Watch Your Back Door

By Peter Galvin, Unix Insider |  Security

Once you've secured the machines in your
installation, it's time to secure the remote accesses to your site.
The usual method of installation security is to secure the remote
access, and then to secure the systems if time and energy allow. But
consider that, until you've inspected and secured each host, you don't
know what kinds of access each host is allowing.
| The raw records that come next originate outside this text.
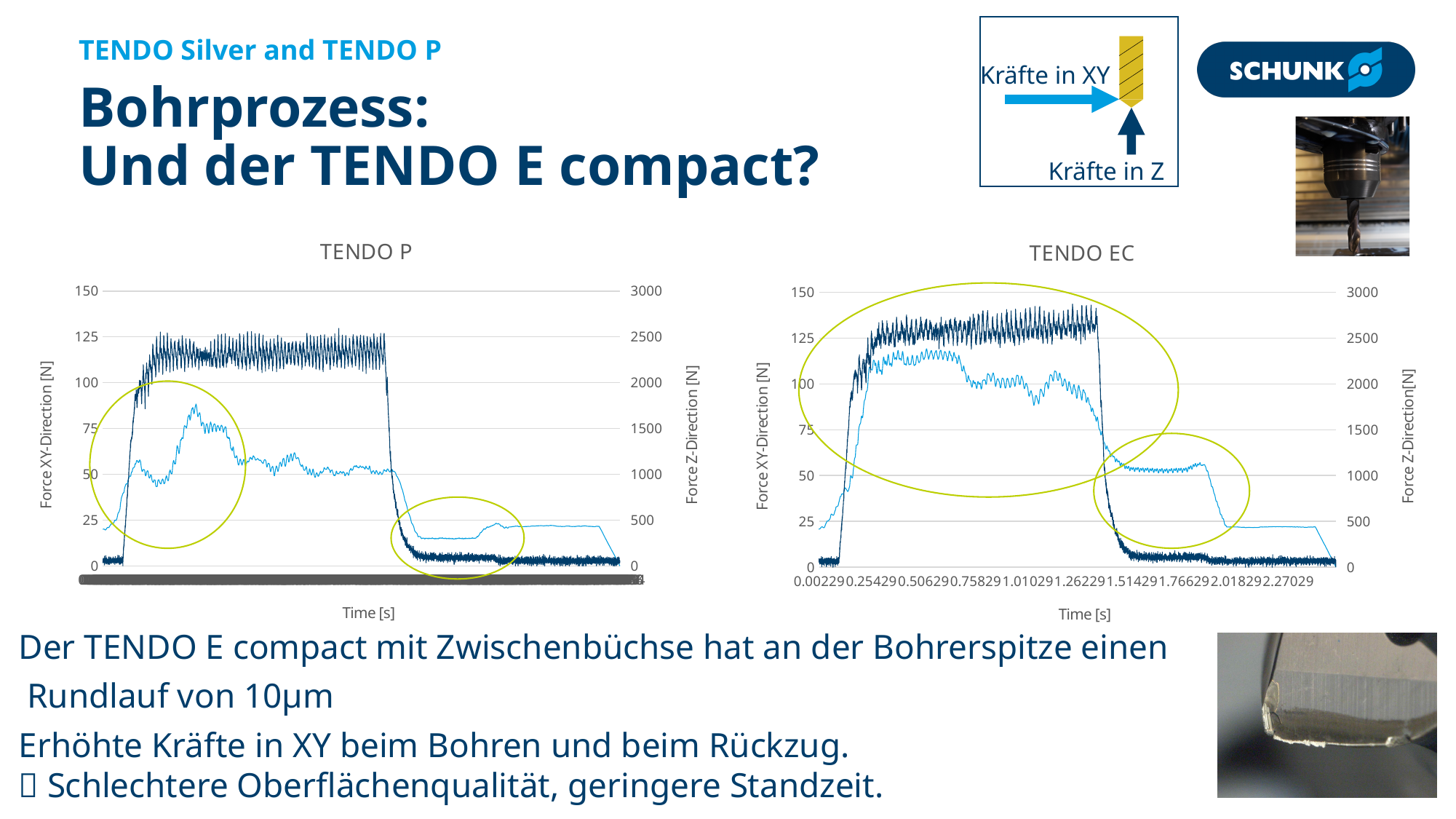
How many lines are plotted on the TENDO EC chart? 2 On the TENDO EC chart, is the plateau of the light blue line during drilling greater or less than 75 on the left axis? greater How many tick labels are printed on the x axis of the TENDO EC chart? 10 What is the label of the left vertical axis on the TENDO P chart? Force XY-Direction [N] On the TENDO EC chart, is the plateau of the dark blue line greater or less than 100 on the left axis? greater On the TENDO P chart, is the peak of the light blue line greater or less than 100 on the left axis? less On the TENDO EC chart, during the drilling plateau, which line is higher on the left axis, the dark blue line or the light blue line? dark blue line What is the title of the chart on the right side of the slide? TENDO EC What kind of chart is the TENDO P chart? line chart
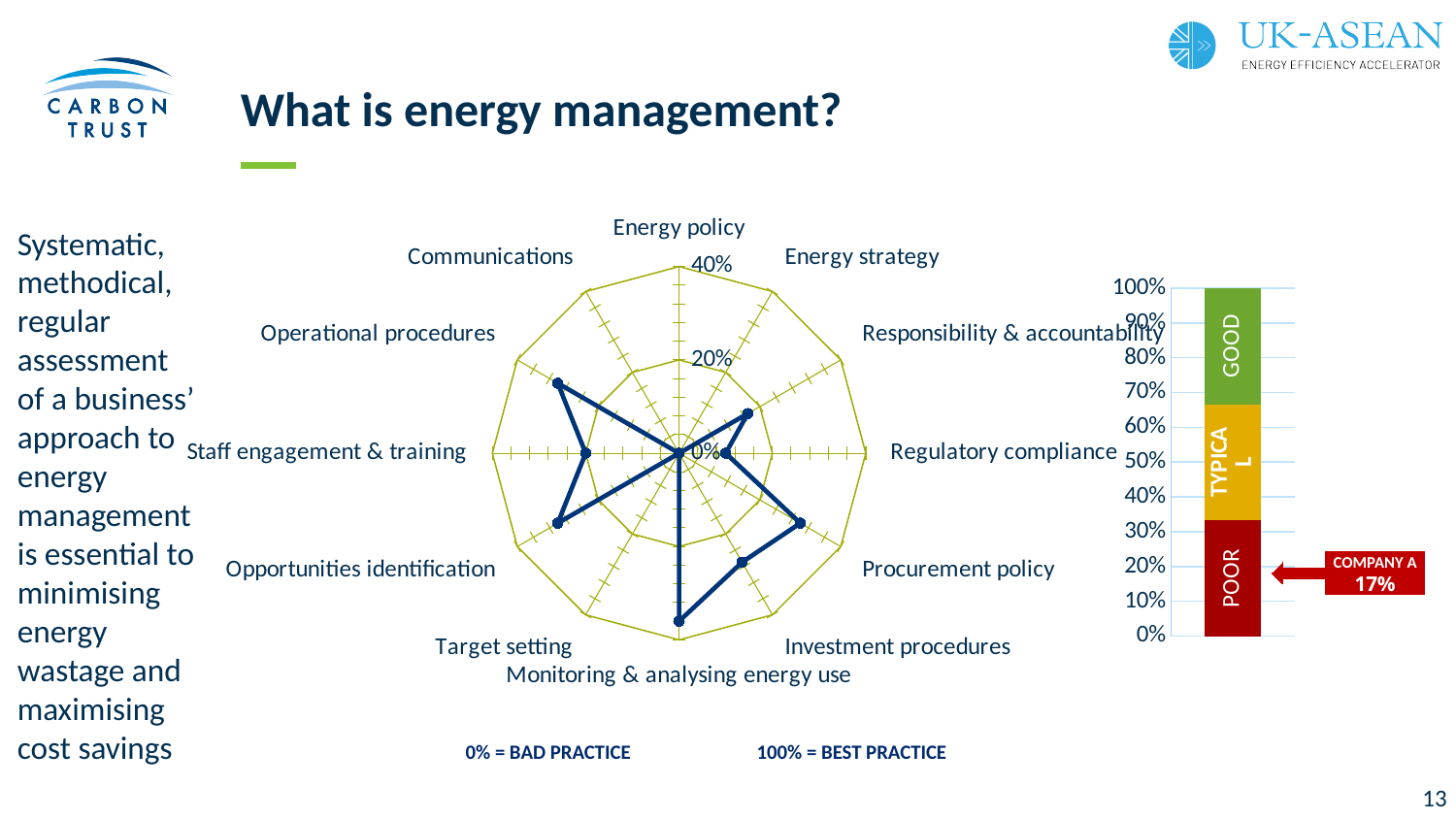
On the bar scale at the right of the slide, which band does Company A's score fall into? POOR On the radar chart, which category has the highest value? Monitoring & analysing energy use On the radar chart, is the value for Procurement policy greater or less than 20%? greater How many categories (axes) does the radar chart have? 12 What kind of chart is the large chart in the centre of the slide? Radar chart On the radar chart, is the value for Energy policy greater or less than 20%? less On the radar chart, which is larger: the value for Procurement policy or the value for Energy strategy? Procurement policy What are the three bands labelled on the bar scale at the right of the slide? POOR, TYPICAL, GOOD What is the highest percentage shown on the radar chart's axis scale? 40% On the radar chart, is the value for Monitoring & analysing energy use greater or less than 20%? greater On the bar scale at the right of the slide, what score is shown for Company A? 17%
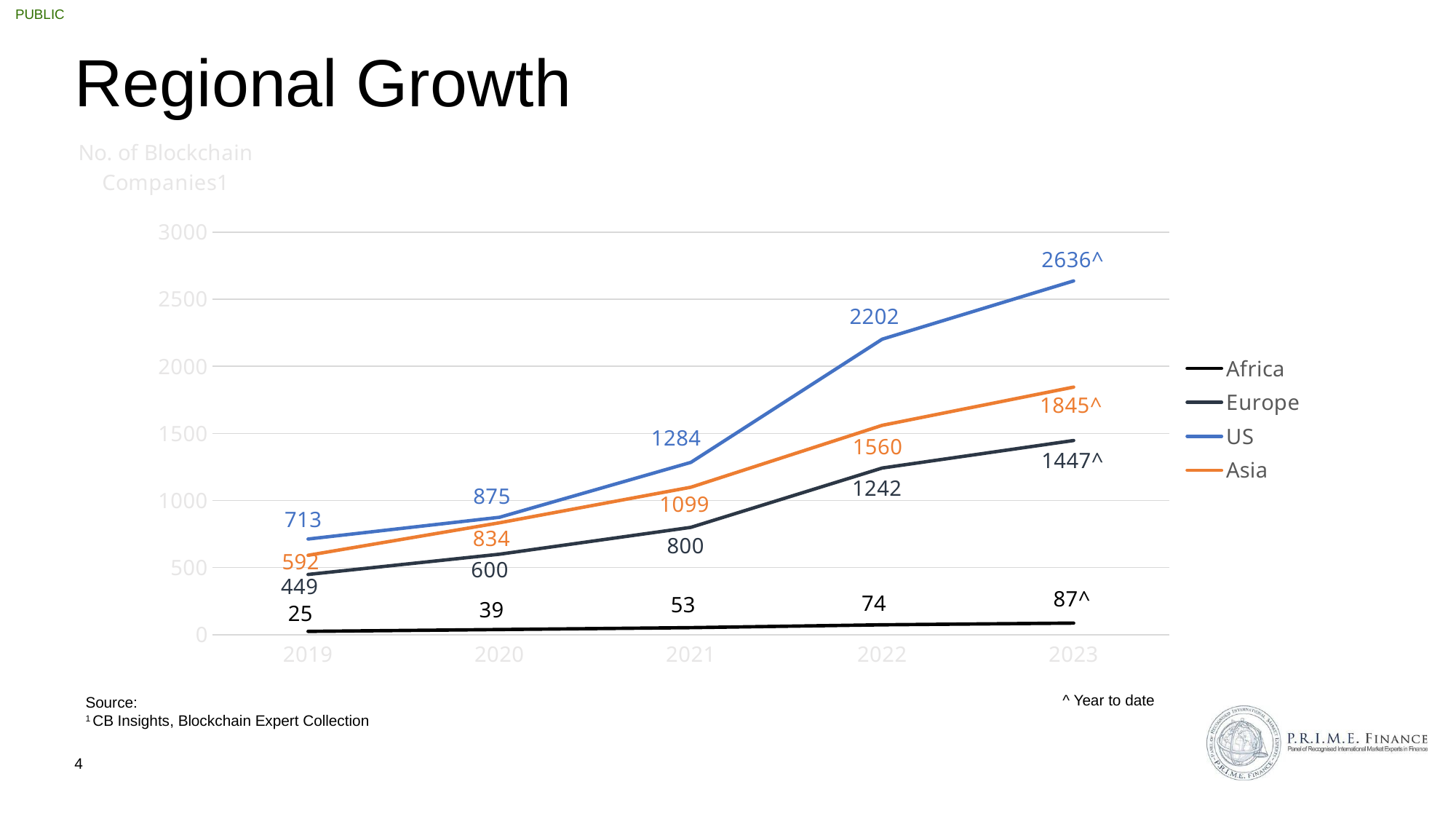
What is the value for Africa in 2023? 87^ What is the value for Asia in 2020? 834 What kind of chart is shown on the slide? Line chart Which region has the lowest value in 2019? Africa What is the value for US in 2021? 1284 Do the values for Europe rise or fall from 2019 to 2023? Rise Which region has the highest value in 2023? US Which is larger in 2020: the value for Europe or the value for Asia? Asia What is the difference between the US and Asia values in 2022? 642 How many series does the legend list? 4 What is the value for Europe in 2022? 1242 How many years are shown on the x axis? 5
If a host has a modem and allows packet passing (it's acting as a
router), that system is making your whole network vulnerable. The host
need not even pass packets. If it provides network services, it can be
compromised. Once compromised, the hacker can manually access the
network and break into other machines. Putting a firewall in place at
the corporate Internet connection will solve no problems, and will
give you a false sense of security. So, for an
installation that is about to gain access to the Internet, consider
these steps in turn:


  1. Secure each machine that is connected to the network

  2. Install the firewall to throttle access

  3. Enable the Internet link

  4. Continuously monitor the link, and periodically re-check network hosts

If your management has succumbed to the hype and wants an Internet
connection immediately, you'll have to fight a rear-guard action.
Install the firewall and permit only a minimum complement of protocols
through, and initiate an internal sweep of systems. First check for
modems that could allow outsiders to gain access to the internal
hosts, and control them if possible. Follow up with a security audit
of all of the hosts.

At this time in the operation, it is important to establish
connectivity and security guidelines throughout your installation. If
you've nailed down each modem, and have secured the Internet
connection, and have secured each system, you currently have a
good level of network security. Do your users know that connecting a
modem to a machine could be a "bad thing"? Do they know to get the
modem checked out by security or system staff, and any external access
approved? If not, your well-spent time and effort could be wasted the
moment they turn on that modem.

Those of you without Internet connections have reason to worry as
well. Most security problems are caused by internal agents,
not external. Can you trust users (and even system administrators) in
other divisions of your company that have network connections into
your machines? If your user machines and the corporate financial
system are connected via a network, are you sure you should be
trusting your users to stay away from that interesting data?